What do you think still needs to be discovered about space, the galaxies or the night sky?

The great thing about our universe is that there is so much still to discover! For example, we only understand what 4% of space is made from. The other 96% is completely out of our grasp. We don't know how the universe will end, or if it will ever end at all. We are yet to learn how life began on Earth and whether we are alone in the universe. So many mysteries are yet to explore. 

Please describe a day in the life of an astrophysicist

Astrophysics is a wonderful pursuit. On a typical day I might work with a team of scientists on a scientific problem or make pictures of the sky from information I have gathered from telescopes. I'd read the latest astronomy research and see what other people are discovering, to get new ideas. I might travel to a conference or a telescope in a far-flung region of the world or share my results by writing a scientific report or speaking to fellow scientists about my latest discovery. Then I might work with students and help the next generation of scientists learn and grow in their discoveries. 

What do you think kids will get most out of reading your new book?

Under the Stars: Astrophysics for Bedtime is all about cultivating a sense of wonder and exploration in young children. The illustrations are designed so that every child can see a role model who looks like them. It is so important for girls and boys to engage enthusiastically in science, technology, engineering and maths subjects so that we can build a future designed by everyone that serves the needs of society.

Parents get an opportunity to read fascinating stories about space to their children and help stimulate their curiosity at the same time. As kids get older, they will get a bit of peace and quiet as children get engrossed in reading the book themselves! Older primary-aged kids will love reading the stories again and again, each time learning something new. And don't tell the kids - but this book is also for the grown-ups too! You can have a sneaky read once the littlies have gone to sleep. Learning is a life-long joy after all.  

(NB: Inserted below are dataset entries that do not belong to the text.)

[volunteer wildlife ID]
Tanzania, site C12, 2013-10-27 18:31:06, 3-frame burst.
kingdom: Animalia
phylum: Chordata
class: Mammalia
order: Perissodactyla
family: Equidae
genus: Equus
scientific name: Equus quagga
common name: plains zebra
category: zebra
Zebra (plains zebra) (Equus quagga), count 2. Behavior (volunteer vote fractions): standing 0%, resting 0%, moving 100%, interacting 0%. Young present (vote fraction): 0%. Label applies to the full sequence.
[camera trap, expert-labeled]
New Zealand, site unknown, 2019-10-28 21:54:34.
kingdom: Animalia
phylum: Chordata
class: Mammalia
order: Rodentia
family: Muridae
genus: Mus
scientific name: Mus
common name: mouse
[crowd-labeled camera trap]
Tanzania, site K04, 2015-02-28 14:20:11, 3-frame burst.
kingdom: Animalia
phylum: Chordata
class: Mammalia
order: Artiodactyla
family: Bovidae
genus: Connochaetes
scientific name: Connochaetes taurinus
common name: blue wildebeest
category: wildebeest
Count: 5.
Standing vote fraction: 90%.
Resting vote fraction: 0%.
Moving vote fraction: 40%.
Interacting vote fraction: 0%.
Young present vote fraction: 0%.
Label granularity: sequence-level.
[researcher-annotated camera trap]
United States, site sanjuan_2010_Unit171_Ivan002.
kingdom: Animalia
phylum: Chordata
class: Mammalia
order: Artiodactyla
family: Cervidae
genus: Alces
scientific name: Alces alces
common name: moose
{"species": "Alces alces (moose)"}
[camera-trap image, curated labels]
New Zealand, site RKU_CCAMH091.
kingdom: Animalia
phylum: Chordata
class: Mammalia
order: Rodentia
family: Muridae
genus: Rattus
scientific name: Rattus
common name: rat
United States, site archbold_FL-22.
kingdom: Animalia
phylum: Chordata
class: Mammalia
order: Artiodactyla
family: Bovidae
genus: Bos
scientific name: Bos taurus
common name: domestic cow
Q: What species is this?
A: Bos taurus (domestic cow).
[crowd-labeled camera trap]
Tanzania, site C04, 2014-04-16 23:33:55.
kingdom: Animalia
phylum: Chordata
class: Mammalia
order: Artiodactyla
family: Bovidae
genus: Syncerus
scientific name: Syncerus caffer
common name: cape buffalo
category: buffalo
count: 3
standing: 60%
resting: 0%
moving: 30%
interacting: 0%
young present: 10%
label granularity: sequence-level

Please feel free to share any amazing stories or anecdotes about writing this book if you have any!

Writing Under the Stars was a labour of love. Since I work full-time, I did my writing at night, dreaming up stories and crafting the book from my bed. I think that writing at night helped create the dreamy 'astrophysics for bedtime' vibe of the book.  

About the author

Astronomer and Australian Government Women in STEM Ambassador. Professor Lisa Harvey-Smith is an award-winning astrophysicist with a talent for making the secrets of the universe accessible to all. She has spent 15 years conducting astrophysics research at universities and research institutes across the world.